La sciocchezza della Dc e del compromesso storico (stoico, al massimo)
Le lettere al direttore del 7 settembre 2019
Al direttore - Di Maio riunisce il governo in esilio?
Giuseppe De Filippi
Ministri riuniti alla Farnesina. E chi si crede di essere? Il ministro dell’Interno
Al direttore - Caro Cerasa, i giornali traboccano di azzardati paralleli storici secondo cui questo governo sarebbe “democristiano”. Mi permetto di obiettare. Non basta mediare, non basta barcamenarsi, non basta conciliare cose controverse, non basta parlare con toni sommessi, non basta evitare di picchiare i pugni sul tavolo, non bastano il diavolo e l’acqua santa, non basta neppure escludere i più truci e faziosi (o almeno uno di loro). La Dc fu una politica, non una tecnica. E la politica non si può mai ridurre solo al metodo. Vedere riproposta la storia democristiana sotto le mentite spoglie dell’ex avvocato del popolo a me pare un modo di raccontare le cose molto, molto fantasioso.
Marco Follini
Chi vede in questo governo un compromesso storico, descrive la nuova maggioranza come se fosse una reincarnazione della vecchia Dc. Chi vede in questo governo solo un compromesso tattico, più stoico che storico, descrive la nuova maggioranza come frutto non di un incrocio di culture compatibili ma come un incrocio dettato dallo stato di necessità. I primi, vogliono che Pd e M5s diventino marito e moglie. I secondi, vogliono che Pd e M5s si facciano al massimo una scappatella. Noi stiamo con i secondi.

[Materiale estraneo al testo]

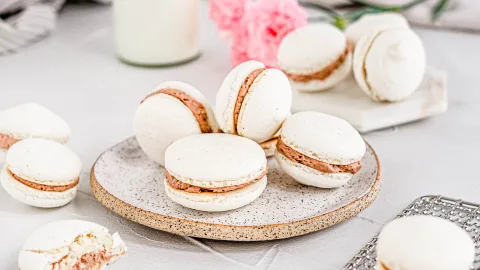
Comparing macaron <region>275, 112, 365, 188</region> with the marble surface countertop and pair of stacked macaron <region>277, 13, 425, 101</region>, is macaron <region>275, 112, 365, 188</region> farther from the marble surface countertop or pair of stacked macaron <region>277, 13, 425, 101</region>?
pair of stacked macaron <region>277, 13, 425, 101</region>

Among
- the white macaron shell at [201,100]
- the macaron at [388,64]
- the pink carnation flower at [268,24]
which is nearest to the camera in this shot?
the white macaron shell at [201,100]

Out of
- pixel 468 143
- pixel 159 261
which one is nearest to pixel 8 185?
pixel 159 261

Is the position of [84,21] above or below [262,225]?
below

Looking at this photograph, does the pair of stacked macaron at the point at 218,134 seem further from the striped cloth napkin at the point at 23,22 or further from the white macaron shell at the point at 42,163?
the striped cloth napkin at the point at 23,22

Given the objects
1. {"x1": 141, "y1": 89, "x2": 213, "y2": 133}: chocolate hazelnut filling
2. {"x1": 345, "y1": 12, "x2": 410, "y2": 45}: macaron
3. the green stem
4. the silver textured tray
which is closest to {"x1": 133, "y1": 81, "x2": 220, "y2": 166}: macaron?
{"x1": 141, "y1": 89, "x2": 213, "y2": 133}: chocolate hazelnut filling

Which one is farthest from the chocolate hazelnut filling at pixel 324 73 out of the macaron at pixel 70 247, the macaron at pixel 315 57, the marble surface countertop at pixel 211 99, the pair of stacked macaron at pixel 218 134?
the macaron at pixel 70 247

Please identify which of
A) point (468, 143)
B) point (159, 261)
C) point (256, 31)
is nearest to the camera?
point (159, 261)

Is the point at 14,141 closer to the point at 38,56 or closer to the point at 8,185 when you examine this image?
the point at 8,185
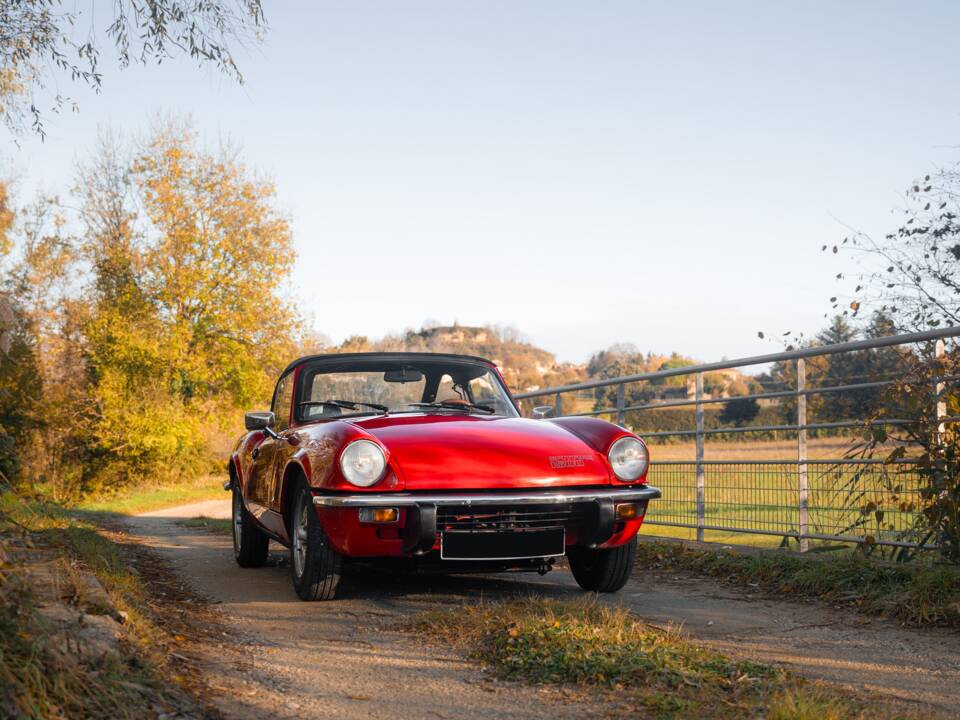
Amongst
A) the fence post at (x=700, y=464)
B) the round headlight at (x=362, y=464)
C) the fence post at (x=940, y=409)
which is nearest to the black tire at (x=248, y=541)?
the round headlight at (x=362, y=464)

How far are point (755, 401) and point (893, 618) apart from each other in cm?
282

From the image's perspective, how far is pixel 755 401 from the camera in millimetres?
7938

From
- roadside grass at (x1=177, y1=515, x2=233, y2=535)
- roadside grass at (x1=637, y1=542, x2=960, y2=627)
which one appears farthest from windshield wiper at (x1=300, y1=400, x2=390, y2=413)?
roadside grass at (x1=177, y1=515, x2=233, y2=535)

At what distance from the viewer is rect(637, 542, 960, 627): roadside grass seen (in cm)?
523

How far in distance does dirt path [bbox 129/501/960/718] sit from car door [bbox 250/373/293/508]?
0.62 metres

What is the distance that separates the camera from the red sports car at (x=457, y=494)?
5.30 meters

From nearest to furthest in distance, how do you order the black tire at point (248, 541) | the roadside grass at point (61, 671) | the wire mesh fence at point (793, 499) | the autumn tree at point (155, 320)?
1. the roadside grass at point (61, 671)
2. the wire mesh fence at point (793, 499)
3. the black tire at point (248, 541)
4. the autumn tree at point (155, 320)

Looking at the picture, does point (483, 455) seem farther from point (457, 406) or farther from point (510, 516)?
point (457, 406)

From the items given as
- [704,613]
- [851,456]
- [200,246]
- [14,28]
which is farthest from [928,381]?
[200,246]

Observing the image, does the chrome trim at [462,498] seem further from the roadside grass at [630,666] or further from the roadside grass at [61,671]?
the roadside grass at [61,671]

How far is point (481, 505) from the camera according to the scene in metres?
5.30

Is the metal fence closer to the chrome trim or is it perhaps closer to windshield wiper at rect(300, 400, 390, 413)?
the chrome trim

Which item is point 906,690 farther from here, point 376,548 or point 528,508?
point 376,548

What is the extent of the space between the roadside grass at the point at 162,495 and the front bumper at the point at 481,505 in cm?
2104
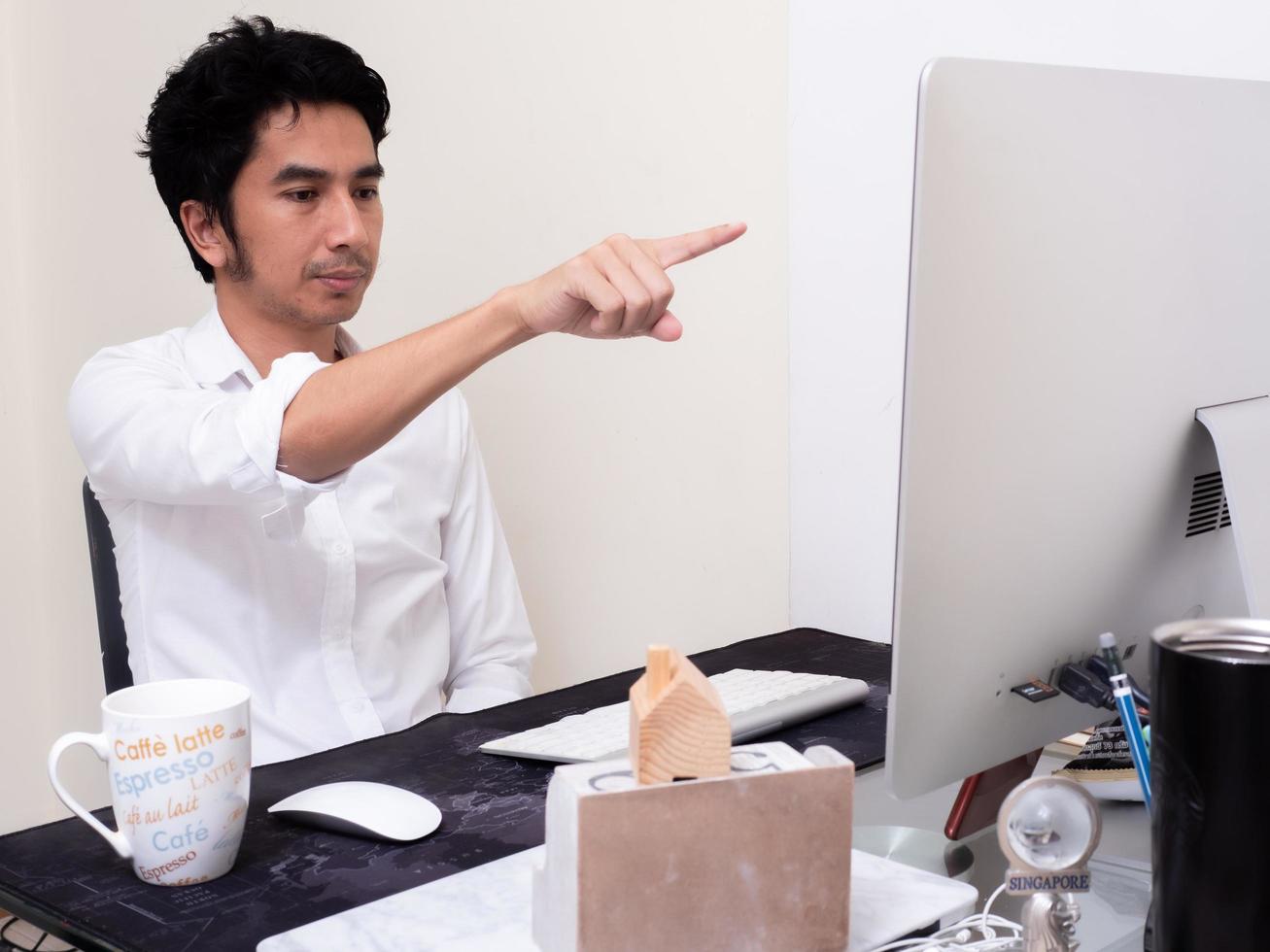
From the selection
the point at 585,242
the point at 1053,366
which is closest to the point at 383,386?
the point at 1053,366

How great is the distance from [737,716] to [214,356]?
0.77m

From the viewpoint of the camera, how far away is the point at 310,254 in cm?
141

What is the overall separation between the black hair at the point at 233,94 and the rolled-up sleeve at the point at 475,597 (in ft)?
1.33

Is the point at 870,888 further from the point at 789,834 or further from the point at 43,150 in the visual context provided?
the point at 43,150

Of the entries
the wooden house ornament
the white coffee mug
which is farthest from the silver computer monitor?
the white coffee mug

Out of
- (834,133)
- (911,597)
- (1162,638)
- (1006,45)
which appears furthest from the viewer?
(834,133)

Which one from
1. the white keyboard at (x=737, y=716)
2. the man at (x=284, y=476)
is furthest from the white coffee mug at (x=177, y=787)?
the man at (x=284, y=476)

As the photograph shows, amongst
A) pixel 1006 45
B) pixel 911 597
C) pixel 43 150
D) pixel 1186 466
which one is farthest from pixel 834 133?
pixel 43 150

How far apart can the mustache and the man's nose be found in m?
0.01

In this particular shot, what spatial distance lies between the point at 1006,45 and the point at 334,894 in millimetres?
1137

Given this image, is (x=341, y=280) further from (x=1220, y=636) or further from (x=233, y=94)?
(x=1220, y=636)

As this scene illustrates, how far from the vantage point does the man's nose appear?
1.41 m

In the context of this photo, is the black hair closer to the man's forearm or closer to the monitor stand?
the man's forearm

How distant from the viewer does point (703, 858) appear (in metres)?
0.51
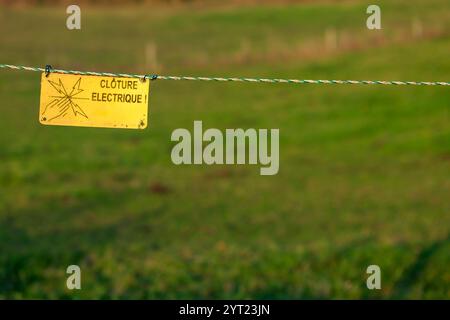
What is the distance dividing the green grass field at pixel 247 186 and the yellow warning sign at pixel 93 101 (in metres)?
2.69

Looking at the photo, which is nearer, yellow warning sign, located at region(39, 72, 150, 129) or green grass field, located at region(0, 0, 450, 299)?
yellow warning sign, located at region(39, 72, 150, 129)

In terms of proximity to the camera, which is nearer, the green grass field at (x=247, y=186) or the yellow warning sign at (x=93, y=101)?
the yellow warning sign at (x=93, y=101)

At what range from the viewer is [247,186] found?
12188 mm

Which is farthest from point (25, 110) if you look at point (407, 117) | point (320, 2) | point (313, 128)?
point (320, 2)

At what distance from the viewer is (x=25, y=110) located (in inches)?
730

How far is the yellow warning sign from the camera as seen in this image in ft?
12.9

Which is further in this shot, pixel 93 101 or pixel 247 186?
pixel 247 186

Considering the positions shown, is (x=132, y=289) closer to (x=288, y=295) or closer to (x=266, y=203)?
(x=288, y=295)

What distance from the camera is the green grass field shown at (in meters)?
7.34

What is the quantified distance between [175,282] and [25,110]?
40.1 ft

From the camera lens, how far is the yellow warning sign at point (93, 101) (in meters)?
3.94

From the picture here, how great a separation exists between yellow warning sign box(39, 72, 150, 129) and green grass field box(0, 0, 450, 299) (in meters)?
2.69

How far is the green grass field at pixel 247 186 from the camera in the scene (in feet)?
24.1

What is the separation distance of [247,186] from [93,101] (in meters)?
8.30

Al direttore - Il sovranismo, in un’Europa unita, è un disvalore. Non lo confonderei col nazionalismo (concetto più complesso) che, magari, nell’Europa unita, non sarà un disvalore.
Umberto Minopoli
Al direttore - Non sarà lunga la luna di miele dei mercati per il governo, come Ella lo definisce, del rinnegamento. Il Pd, con Roberto Gualtieri apprezzabilmente nominato ministro dell’Economia, si è assunto un grande onere. L’ordalia sarà il progetto di legge di Bilancio. E in questo caso Gualtieri dovrà sfruttare fino in fondo non solo la sua esperienza e competenza e la credibilità acquisite a Bruxelles, ma anche la rete di rapporti istituzionali europei. Sarà lui a portare per primo la croce. Passa, però, per le decisioni della nuova Commissione non solo sulla flessibilità nei conti pubblici, ma anche sulla riforma del Fiscal compact, la possibilità di una legge di Bilancio che possa validamente stimolare crescita e investimenti con l’obiettivo di incidere positivamente sull’occupazione. Ciò presuppone che si diano certezze sui compiti a casa e, in particolare, sul debito e sulla prosecuzione delle riforme di struttura. A breve si potrebbe presentare un “trio” che può rafforzare la posizione italiana tra Gualtieri, che da Bruxelles rientra a Via XX Settembre, Gentiloni che va, invece, a Bruxelles per ricoprire l’importante incarico di componente della Commissione e di vicepresidente, e fra un po’, come appare possibile, Fabio Panetta che potrà essere designato all’alta carica di membro del Comitato esecutivo della Bce, innanzitutto per la sua non comune competenza in materia di politica monetaria, di Vigilanza bancaria e finanziaria, nonché, più in generale, in economia. Ma i segnali di svolta devono partire rapidamente rinnegando “gli orrori”, come pure Ella scrive, ma anche costruendo con efficacia e tempestività il nuovo. Insomma, un’attitudine “destruens” e “construens”, senza la quale la luna impallidirà presto. Con i più cordiali saluti.
Angelo De Mattia
Nel giro di un mese, da laboratorio del nazionalismo l’Italia è diventata laboratorio dell’anti nazionalismo. L’Europa aiuterà l’Italia ad alimentare questo laboratorio e all’Italia per rendere possibile l’aiuto basterà poco: dimostrare che la flessibilità che verrà richiesta nei prossimi mesi (e un conto è chiedere flessibilità minacciando l’uscita dall’Europa, un altro è chiederla non minacciando l’uscita dall’Europa) verrà richiesta non per far crescere il consenso di un partito ma per far crescere la competitività di un paese.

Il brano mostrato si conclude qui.